The challenge stretches to Capitol Hill, where a Republican-controlled House panel called SEC Chairman Mary L. Schapiro to testify Tuesday at a hearing titled “The SEC’s Aversion to Cost-Benefit Analysis.”

It includes senior Republican regulators who have criticized the work of their Democratic colleagues, issuing public statements that could carry weight with judges.

And it extends deep into the bureaucracy, where business groups are putting their concerns on the record while rules are being written.
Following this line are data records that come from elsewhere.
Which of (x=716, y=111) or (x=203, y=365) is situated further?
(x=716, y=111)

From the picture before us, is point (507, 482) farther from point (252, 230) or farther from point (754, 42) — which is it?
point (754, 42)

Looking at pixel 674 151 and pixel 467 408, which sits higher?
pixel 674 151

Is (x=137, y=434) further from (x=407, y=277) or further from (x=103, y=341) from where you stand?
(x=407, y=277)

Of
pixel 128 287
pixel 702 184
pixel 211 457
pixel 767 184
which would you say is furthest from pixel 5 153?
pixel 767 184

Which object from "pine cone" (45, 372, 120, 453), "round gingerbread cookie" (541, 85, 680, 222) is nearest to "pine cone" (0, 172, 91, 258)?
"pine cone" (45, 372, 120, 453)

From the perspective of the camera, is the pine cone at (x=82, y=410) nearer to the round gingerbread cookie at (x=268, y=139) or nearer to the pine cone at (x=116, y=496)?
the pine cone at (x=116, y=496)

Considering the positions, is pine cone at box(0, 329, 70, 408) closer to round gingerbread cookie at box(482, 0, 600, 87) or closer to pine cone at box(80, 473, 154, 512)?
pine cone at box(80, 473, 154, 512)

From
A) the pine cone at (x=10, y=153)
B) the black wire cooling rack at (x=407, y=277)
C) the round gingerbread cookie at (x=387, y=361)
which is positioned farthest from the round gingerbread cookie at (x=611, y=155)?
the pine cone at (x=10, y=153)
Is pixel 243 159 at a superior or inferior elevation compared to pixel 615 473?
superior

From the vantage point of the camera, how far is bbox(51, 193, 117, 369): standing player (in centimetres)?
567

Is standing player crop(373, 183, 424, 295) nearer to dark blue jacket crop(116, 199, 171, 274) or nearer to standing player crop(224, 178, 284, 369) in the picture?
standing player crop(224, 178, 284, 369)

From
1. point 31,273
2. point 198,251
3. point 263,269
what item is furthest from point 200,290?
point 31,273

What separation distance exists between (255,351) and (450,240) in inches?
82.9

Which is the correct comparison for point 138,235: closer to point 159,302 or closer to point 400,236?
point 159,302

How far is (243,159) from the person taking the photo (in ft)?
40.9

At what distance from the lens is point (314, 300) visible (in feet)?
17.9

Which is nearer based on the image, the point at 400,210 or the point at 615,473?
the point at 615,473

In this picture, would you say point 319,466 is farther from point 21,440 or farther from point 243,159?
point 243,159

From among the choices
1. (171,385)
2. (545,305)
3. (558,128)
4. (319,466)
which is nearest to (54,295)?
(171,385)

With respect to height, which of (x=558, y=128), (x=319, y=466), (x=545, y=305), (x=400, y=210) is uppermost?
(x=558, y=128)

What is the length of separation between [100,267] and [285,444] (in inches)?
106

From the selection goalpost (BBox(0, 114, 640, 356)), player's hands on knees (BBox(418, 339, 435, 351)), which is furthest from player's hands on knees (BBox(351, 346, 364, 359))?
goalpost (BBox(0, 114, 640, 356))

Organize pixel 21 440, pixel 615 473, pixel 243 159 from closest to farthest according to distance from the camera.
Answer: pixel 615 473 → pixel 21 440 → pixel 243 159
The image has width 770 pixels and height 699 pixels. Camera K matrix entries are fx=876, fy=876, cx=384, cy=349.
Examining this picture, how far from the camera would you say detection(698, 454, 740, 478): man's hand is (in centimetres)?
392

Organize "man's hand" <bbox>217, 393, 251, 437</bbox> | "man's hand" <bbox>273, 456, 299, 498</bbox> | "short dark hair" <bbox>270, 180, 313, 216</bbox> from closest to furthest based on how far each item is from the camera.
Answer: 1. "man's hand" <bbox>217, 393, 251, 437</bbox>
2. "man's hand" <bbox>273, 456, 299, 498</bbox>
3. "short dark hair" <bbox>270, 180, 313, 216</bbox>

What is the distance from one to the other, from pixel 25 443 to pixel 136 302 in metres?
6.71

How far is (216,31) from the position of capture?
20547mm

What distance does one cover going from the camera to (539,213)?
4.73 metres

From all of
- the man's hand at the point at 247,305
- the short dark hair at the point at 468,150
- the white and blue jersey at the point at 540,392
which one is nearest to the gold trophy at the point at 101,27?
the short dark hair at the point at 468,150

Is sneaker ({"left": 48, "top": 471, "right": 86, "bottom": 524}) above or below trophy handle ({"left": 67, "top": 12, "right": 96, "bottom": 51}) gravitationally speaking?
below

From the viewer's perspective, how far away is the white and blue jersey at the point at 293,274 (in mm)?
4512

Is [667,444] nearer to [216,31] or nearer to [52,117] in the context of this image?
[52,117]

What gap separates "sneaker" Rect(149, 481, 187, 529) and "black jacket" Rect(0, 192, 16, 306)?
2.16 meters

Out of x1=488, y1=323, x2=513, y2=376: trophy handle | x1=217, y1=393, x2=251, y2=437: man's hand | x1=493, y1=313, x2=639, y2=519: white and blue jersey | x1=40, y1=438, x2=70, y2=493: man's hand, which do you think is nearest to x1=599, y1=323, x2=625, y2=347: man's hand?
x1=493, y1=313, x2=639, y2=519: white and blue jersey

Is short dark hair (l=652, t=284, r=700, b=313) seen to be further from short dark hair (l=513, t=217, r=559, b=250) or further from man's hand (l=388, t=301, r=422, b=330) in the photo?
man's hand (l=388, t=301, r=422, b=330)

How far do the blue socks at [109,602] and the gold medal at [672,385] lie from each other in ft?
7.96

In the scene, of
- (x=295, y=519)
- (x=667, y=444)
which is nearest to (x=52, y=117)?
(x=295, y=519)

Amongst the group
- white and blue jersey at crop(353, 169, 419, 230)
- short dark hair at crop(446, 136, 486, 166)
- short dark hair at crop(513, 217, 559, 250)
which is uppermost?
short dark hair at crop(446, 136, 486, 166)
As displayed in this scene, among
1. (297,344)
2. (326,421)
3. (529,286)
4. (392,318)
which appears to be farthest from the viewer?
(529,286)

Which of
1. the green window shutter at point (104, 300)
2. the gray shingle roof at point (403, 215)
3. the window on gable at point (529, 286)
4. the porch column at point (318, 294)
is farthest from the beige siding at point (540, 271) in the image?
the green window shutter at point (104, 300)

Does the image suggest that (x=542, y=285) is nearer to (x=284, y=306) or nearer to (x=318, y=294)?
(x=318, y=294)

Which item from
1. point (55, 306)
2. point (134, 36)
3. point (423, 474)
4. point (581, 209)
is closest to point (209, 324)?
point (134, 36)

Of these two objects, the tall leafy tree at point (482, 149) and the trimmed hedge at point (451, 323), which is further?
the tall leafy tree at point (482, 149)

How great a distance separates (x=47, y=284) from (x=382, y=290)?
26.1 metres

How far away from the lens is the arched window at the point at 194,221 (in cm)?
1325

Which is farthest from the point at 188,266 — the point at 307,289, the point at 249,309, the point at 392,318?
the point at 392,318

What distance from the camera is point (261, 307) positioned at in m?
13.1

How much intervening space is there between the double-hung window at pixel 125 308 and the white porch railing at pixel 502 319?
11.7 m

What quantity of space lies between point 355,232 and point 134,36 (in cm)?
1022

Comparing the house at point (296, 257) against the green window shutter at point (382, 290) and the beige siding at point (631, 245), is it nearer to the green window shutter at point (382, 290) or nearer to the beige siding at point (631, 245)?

If those formal comments don’t prompt regulators to write less controversial rules, they could serve as the foundation for future lawsuits.

The appeals court decision last year in the Business Roundtable case gives dissenting voices, whether from inside or outside regulatory agencies, more leverage to influence the negotiations that shape rules.

On Wednesday, Republican commissioner Daniel M. Gallagher thanked Schapiro “for your willingness to reconsider at my request certain fundamental aspects of this rule even though you could have easily proceeded without my support.”

In the end, the vote Wednesday was unanimous, with both of the SEC’s Republican commissioners joining the majority.

James Overdahl, a former SEC economist who now works for the firm NERA Economic Consulting, said parties with a stake in rulemaking increasingly approach the public comment period as if it were a legal proceeding. Overdahl said clients have turned to his firm for economic arguments that they can include in letters to regulators.

For some observers, the focus is a healthy development, forcing regulators to weigh the consequences of their actions more carefully. As others see it, it could stall or weaken protections needed to prevent future meltdowns or Wall Street abuses.

The heightened focus on economic analysis has slowed work on what were already complex and contentious decisions affecting broad swaths of the business world, from derivatives trading to stock markets and the use of minerals from the strife-torn Democratic Republic of Congo in consumer products. Comment periods have been extended and deadlines have been missed.

Last summer’s appeals court decision “is playing a harsh to devastating role at the SEC and the CFTC and other places,” Harvey Goldschmid, a Columbia law professor and former Democratic SEC commissioner, said in a recent interview. Rulemakings “are to a realistic degree frozen or moving very slowly at much greater cost than is warranted because of the . . . fears it has created,” Goldschmid said.

Harvey Pitt, a former Republican chairman of the SEC, said it is often very difficult to figure out with any precision what the costs and benefits of a rule will be.

“I think people in the commission are keenly aware of the difficulties,” Pitt said. “Nobody wants to go through all that effort, you know, and then have a rule struck down,” he added.

In March, a business group called the Committee on Capital Markets Regulation sent a warning to lawmakers about implementation of the Dodd-Frank Act, which was adopted in response to the financial crisis and tasked regulators with writing scores of rules.

“It would be an unfortunate outcome if, after the Dodd-Frank rulemaking process has run its course for several years, much of the rulemaking is invalidated because of its inadequate cost-benefit analysis,” the committee said in a letter to lawmakers.

In December, two financial industry groups cited costs and benefits when they sued to overturn a Commodity Futures Trading Commission rule restricting speculation in commodities.

At Tuesday’s congressional hearing, the SEC chairman said the agency is seeking to hire more economists, and it is involving them earlier in the rulemaking process.

The SEC, Schapiro told lawmakers, has “learned valuable lessons.”